Bob Beckmann’s work has always delivered an organic, visceral, often wrenching view of the world both in nature and in humanity. A slot machine with an atomic bomb’s mushroom cloud, a house from Mr. Roger’s neighborhood blown away in panel after panel – like a freeze-framed film clip – in an atomic bomb’s shock wave, to the Las Vegas Strip as backdrop for a wry look at the Old Masters in his “Vegas Vanitas” series are just some of the paintings I’ve watched him produce over the decades. Beckmann’s murals stand more than 200 strong, large and small, in Southern Nevada. His paintings help us experience the Cold War up close, as viewers gasp at the potent and powerful “Body of a House” panels, a smaller canvas revealing a schoolyard with children playing under sunny skies hints at a mushroom cloud in the background. “That was so painful for me to paint,” Beckmann told me when it appeared in Henderson’s Water Street Gallery. The painting encapsulates the innocence of children going about their play with the menacing nuclear arms race looming.

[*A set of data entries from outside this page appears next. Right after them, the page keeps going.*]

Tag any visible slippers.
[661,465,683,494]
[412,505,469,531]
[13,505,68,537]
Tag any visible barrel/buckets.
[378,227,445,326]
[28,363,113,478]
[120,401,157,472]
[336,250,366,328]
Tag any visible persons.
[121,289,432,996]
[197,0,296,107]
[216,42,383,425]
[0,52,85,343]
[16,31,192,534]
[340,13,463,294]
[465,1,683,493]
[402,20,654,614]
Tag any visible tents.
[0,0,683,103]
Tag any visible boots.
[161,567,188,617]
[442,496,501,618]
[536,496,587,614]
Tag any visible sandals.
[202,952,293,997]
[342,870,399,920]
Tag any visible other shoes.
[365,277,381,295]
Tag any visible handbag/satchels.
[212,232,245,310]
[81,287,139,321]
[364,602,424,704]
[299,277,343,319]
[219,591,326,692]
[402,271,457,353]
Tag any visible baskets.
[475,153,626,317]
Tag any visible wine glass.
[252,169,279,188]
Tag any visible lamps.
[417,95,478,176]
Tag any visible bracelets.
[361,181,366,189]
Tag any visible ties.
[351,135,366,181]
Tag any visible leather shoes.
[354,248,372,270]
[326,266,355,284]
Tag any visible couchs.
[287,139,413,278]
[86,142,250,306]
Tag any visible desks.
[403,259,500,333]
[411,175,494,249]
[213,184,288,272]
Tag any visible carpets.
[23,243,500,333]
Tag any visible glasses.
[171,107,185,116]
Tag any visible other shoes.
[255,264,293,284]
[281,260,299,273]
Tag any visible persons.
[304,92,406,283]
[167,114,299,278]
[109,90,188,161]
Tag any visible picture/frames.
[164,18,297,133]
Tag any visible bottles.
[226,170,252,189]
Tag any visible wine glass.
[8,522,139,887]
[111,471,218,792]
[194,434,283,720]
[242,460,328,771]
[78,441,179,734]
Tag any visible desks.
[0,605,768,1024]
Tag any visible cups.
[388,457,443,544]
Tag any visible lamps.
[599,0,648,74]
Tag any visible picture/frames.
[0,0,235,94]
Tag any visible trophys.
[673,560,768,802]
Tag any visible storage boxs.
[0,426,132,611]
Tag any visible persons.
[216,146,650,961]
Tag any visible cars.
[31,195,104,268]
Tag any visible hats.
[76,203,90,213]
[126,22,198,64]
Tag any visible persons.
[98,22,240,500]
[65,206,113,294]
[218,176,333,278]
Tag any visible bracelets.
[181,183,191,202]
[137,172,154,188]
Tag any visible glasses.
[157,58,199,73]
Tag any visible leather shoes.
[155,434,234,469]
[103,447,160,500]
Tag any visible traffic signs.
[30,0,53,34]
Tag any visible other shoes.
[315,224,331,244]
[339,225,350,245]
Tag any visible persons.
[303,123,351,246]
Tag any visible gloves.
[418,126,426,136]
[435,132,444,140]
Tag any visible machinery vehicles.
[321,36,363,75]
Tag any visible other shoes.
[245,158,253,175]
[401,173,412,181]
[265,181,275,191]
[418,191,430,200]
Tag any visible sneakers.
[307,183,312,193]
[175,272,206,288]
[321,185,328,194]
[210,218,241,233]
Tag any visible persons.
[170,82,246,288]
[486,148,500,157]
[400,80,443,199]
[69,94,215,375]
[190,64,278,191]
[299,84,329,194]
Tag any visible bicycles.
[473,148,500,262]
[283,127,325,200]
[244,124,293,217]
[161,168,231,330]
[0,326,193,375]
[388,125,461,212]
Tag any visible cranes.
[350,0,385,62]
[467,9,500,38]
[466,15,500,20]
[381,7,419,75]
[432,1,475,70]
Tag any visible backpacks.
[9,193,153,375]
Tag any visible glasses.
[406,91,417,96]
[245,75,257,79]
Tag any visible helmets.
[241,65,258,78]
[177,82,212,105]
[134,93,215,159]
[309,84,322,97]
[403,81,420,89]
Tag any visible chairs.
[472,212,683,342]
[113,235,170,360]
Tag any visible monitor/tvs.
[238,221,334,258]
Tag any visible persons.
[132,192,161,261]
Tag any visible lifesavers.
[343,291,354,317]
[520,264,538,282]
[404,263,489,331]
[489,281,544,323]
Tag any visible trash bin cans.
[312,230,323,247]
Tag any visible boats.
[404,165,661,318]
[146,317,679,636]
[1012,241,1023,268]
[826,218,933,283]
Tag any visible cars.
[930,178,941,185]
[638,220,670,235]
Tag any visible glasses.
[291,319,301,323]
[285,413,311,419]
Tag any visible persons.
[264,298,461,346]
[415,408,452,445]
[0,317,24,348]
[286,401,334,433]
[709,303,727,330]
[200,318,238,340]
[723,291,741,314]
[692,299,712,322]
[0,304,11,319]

The “Vegas Vanitas” paintings put romantic art from a bygone era into modern dress. For example, “The Hundred Year Flood” depicts the Luxor and it laser-like light beam as backdrop to Nicholas Poussin’s “Winter” painted in 1660. Except the Beckmann version stands in the Las Vegas Wash.

Nature came naturally to Beckmann’s body of work. In 2005 he completed six murals for the U.S. Botanic Garden in Washington, D.C., representing plants most important to the world’s economy: rice, tea, citrus fruits, cotton, cocoa, corn and details from each country where they are farmed. Beckmann employed 21st century chemistry from New York and Germany to remain true to those native subjects. Each 500-pound panel measuring 7 feet by 12 feet will last 200 years showing cotton from Egypt, cocoa from Brazil, corn from Iowa, citrus from Spain, rice from Bali and tea from Japan.

In “Elemental Landscape” prepare to experience our Mojave Desert home and the Pacific Northwest’s abundant waters through the vision of a modern artist who steeps himself in the worlds of nature and art, much as the great Leonardo da Vinci did.

“Robert Beckmann: Elemental Landscape” will be on exhibit from Oct 16 to Jan. 7, 2010, in the Big Springs Gallery located inside the Origen (derived from two words: Original and Generator) Experience at the Springs Preserve.